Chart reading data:
......
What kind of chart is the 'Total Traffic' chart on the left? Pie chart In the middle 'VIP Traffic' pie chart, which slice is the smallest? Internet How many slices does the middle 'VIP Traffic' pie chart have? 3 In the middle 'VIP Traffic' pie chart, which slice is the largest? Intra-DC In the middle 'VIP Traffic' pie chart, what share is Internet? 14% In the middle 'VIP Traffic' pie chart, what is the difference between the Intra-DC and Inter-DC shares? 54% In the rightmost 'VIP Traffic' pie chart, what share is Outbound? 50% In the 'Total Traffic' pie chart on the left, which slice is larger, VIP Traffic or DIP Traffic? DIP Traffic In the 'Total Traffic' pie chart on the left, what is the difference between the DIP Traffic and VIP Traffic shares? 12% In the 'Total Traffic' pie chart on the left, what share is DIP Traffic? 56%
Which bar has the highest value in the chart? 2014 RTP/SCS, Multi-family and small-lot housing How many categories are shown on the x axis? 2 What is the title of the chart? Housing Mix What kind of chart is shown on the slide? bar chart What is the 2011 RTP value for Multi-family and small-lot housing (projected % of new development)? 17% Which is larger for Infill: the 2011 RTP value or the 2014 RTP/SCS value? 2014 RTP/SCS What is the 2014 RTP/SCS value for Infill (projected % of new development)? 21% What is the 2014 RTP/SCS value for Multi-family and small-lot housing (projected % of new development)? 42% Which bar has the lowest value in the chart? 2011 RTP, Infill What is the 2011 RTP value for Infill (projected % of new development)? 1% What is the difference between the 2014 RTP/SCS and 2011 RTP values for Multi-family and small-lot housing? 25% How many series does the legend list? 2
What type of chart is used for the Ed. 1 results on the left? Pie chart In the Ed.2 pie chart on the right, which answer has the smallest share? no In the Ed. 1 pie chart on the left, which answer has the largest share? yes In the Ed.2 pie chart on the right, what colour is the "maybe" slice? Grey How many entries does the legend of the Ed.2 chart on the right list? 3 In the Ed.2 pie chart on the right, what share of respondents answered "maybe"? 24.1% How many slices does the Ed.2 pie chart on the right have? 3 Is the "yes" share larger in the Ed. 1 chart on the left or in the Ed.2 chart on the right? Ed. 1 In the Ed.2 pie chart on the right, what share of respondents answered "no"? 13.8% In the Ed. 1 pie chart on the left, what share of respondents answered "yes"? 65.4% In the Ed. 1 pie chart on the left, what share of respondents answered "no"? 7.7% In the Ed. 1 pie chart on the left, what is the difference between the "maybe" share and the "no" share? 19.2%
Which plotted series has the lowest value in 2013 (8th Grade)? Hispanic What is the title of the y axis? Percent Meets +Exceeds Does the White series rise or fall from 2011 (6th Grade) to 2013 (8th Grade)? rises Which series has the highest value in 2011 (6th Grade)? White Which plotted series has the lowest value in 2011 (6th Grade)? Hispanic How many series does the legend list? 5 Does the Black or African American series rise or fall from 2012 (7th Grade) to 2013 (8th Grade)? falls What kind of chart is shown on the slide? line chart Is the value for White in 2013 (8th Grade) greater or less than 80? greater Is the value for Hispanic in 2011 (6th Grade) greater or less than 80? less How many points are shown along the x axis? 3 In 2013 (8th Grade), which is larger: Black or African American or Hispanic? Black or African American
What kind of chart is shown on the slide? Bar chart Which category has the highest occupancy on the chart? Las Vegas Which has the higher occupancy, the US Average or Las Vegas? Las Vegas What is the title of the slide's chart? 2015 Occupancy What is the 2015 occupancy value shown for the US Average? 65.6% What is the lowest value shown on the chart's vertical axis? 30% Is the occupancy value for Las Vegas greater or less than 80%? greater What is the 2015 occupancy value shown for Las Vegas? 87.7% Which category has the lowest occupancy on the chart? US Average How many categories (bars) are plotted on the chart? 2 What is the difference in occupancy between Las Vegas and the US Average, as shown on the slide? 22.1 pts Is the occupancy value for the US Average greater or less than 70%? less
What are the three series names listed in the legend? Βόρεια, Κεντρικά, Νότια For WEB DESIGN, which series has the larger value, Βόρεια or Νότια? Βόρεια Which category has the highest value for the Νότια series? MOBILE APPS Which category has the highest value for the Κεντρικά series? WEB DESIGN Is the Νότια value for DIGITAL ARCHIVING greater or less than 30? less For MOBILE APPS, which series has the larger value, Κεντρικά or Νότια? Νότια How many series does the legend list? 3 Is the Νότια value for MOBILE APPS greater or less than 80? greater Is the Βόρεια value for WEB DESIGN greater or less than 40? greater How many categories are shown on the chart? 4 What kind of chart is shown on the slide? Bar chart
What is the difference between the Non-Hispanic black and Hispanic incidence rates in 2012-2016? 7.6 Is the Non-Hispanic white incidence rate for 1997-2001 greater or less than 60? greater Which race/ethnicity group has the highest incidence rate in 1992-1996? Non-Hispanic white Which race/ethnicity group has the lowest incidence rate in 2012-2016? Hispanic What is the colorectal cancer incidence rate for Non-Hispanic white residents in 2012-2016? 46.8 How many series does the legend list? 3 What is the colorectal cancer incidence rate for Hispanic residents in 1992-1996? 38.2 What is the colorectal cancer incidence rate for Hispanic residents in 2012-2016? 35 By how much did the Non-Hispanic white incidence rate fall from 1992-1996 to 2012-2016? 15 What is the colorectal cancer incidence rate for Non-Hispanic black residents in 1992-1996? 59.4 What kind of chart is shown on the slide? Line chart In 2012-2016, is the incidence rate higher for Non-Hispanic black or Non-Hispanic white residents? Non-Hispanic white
......
• _YOUR GOAL_: Reproduce the entire listing above word for word, from its first line through its last.

• _WRITTEN SOLUTION_:
What kind of chart is the 'Total Traffic' chart on the left? Pie chart In the middle 'VIP Traffic' pie chart, which slice is the smallest? Internet How many slices does the middle 'VIP Traffic' pie chart have? 3 In the middle 'VIP Traffic' pie chart, which slice is the largest? Intra-DC In the middle 'VIP Traffic' pie chart, what share is Internet? 14% In the middle 'VIP Traffic' pie chart, what is the difference between the Intra-DC and Inter-DC shares? 54% In the rightmost 'VIP Traffic' pie chart, what share is Outbound? 50% In the 'Total Traffic' pie chart on the left, which slice is larger, VIP Traffic or DIP Traffic? DIP Traffic In the 'Total Traffic' pie chart on the left, what is the difference between the DIP Traffic and VIP Traffic shares? 12% In the 'Total Traffic' pie chart on the left, what share is DIP Traffic? 56%
Which bar has the highest value in the chart? 2014 RTP/SCS, Multi-family and small-lot housing How many categories are shown on the x axis? 2 What is the title of the chart? Housing Mix What kind of chart is shown on the slide? bar chart What is the 2011 RTP value for Multi-family and small-lot housing (projected % of new development)? 17% Which is larger for Infill: the 2011 RTP value or the 2014 RTP/SCS value? 2014 RTP/SCS What is the 2014 RTP/SCS value for Infill (projected % of new development)? 21% What is the 2014 RTP/SCS value for Multi-family and small-lot housing (projected % of new development)? 42% Which bar has the lowest value in the chart? 2011 RTP, Infill What is the 2011 RTP value for Infill (projected % of new development)? 1% What is the difference between the 2014 RTP/SCS and 2011 RTP values for Multi-family and small-lot housing? 25% How many series does the legend list? 2
What type of chart is used for the Ed. 1 results on the left? Pie chart In the Ed.2 pie chart on the right, which answer has the smallest share? no In the Ed. 1 pie chart on the left, which answer has the largest share? yes In the Ed.2 pie chart on the right, what colour is the "maybe" slice? Grey How many entries does the legend of the Ed.2 chart on the right list? 3 In the Ed.2 pie chart on the right, what share of respondents answered "maybe"? 24.1% How many slices does the Ed.2 pie chart on the right have? 3 Is the "yes" share larger in the Ed. 1 chart on the left or in the Ed.2 chart on the right? Ed. 1 In the Ed.2 pie chart on the right, what share of respondents answered "no"? 13.8% In the Ed. 1 pie chart on the left, what share of respondents answered "yes"? 65.4% In the Ed. 1 pie chart on the left, what share of respondents answered "no"? 7.7% In the Ed. 1 pie chart on the left, what is the difference between the "maybe" share and the "no" share? 19.2%
Which plotted series has the lowest value in 2013 (8th Grade)? Hispanic What is the title of the y axis? Percent Meets +Exceeds Does the White series rise or fall from 2011 (6th Grade) to 2013 (8th Grade)? rises Which series has the highest value in 2011 (6th Grade)? White Which plotted series has the lowest value in 2011 (6th Grade)? Hispanic How many series does the legend list? 5 Does the Black or African American series rise or fall from 2012 (7th Grade) to 2013 (8th Grade)? falls What kind of chart is shown on the slide? line chart Is the value for White in 2013 (8th Grade) greater or less than 80? greater Is the value for Hispanic in 2011 (6th Grade) greater or less than 80? less How many points are shown along the x axis? 3 In 2013 (8th Grade), which is larger: Black or African American or Hispanic? Black or African American
What kind of chart is shown on the slide? Bar chart Which category has the highest occupancy on the chart? Las Vegas Which has the higher occupancy, the US Average or Las Vegas? Las Vegas What is the title of the slide's chart? 2015 Occupancy What is the 2015 occupancy value shown for the US Average? 65.6% What is the lowest value shown on the chart's vertical axis? 30% Is the occupancy value for Las Vegas greater or less than 80%? greater What is the 2015 occupancy value shown for Las Vegas? 87.7% Which category has the lowest occupancy on the chart? US Average How many categories (bars) are plotted on the chart? 2 What is the difference in occupancy between Las Vegas and the US Average, as shown on the slide? 22.1 pts Is the occupancy value for the US Average greater or less than 70%? less
What are the three series names listed in the legend? Βόρεια, Κεντρικά, Νότια For WEB DESIGN, which series has the larger value, Βόρεια or Νότια? Βόρεια Which category has the highest value for the Νότια series? MOBILE APPS Which category has the highest value for the Κεντρικά series? WEB DESIGN Is the Νότια value for DIGITAL ARCHIVING greater or less than 30? less For MOBILE APPS, which series has the larger value, Κεντρικά or Νότια? Νότια How many series does the legend list? 3 Is the Νότια value for MOBILE APPS greater or less than 80? greater Is the Βόρεια value for WEB DESIGN greater or less than 40? greater How many categories are shown on the chart? 4 What kind of chart is shown on the slide? Bar chart
What is the difference between the Non-Hispanic black and Hispanic incidence rates in 2012-2016? 7.6 Is the Non-Hispanic white incidence rate for 1997-2001 greater or less than 60? greater Which race/ethnicity group has the highest incidence rate in 1992-1996? Non-Hispanic white Which race/ethnicity group has the lowest incidence rate in 2012-2016? Hispanic What is the colorectal cancer incidence rate for Non-Hispanic white residents in 2012-2016? 46.8 How many series does the legend list? 3 What is the colorectal cancer incidence rate for Hispanic residents in 1992-1996? 38.2 What is the colorectal cancer incidence rate for Hispanic residents in 2012-2016? 35 By how much did the Non-Hispanic white incidence rate fall from 1992-1996 to 2012-2016? 15 What is the colorectal cancer incidence rate for Non-Hispanic black residents in 1992-1996? 59.4 What kind of chart is shown on the slide? Line chart In 2012-2016, is the incidence rate higher for Non-Hispanic black or Non-Hispanic white residents? Non-Hispanic white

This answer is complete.